▶ **Given text**:
• • • • •

Logwood

Chambers's Encyclopaedia, Volume 6: Humber to Malta, p. 692

Logwood, the dark red heart-wood of Hæmatoxylon campechianum, a tree of the natural order Leguminosæ. This tree, which is a native of Mexico and Central America, and has been naturalised in some of the West India Islands, grows to a height of 20 to 50 feet. The tree is generally felled when about ten years old, and the sapwood being worthless is hewed off with the bark. The heart-wood is slightly heavier than water, hard, and close-grained. It has a slight smell resembling that of violets, is astringent, and has a sweetish taste. The source of the colouring properties of logwood is a crystalline substance called hæmatoxylin, C_{16}H_{14}O_6, itself colourless when pure, but in an alkaline solution in the presence of oxygen (air) it becomes converted into hæmatein, C_{16}H_{12}O_6, which is of a purple-red colour. For dyers' use ground or rasped logwood is moistened and made up into heaps or layers in a moderately warm place, where, turned over at intervals, it undergoes fermentation, ammonia being one of the products of the process. The result is that hæmatoxylin is first formed and afterwards hæmatein, crystals of which, of a reddish-brown colour and greenish lustre, coat the particles of wood. The hæmatein or colouring matter is easily dissolved by placing the rasped wood, so treated, in hot water. Extracts of logwood also are made for dyeing purposes. Logwood, although itself dark red, does not produce red colours either alone or with any of the ordinary mordants in use for it. Shades of purple, blue, lavender, drab, and gray are obtained from it with suitable mordants, but none of these are permanent. Its most important application is for dyeing black colours (see DYEING). It is also used in the manufacture of writing Ink (q.v.). As a medicine logwood is sometimes given in cases of chronic diarrhoea. The introduction of coal-tar colours has not as yet materially diminished the use of logwood as a dyeing substance, as the quantity sent to Great Britain in 1888 (62,306 tons, valued at £366,131) rather exceeded the annual average imports twenty years earlier.

• • • • •

▶ **Supplied material**:
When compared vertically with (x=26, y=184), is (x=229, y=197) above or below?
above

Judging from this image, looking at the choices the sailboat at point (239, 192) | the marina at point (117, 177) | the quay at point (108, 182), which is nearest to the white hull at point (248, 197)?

• • • • •

▶ **Exercise objective**: In the encyclopedia entry on logwood, at about what age is the tree generally felled?

▶ **Task solution**: At about ten years old.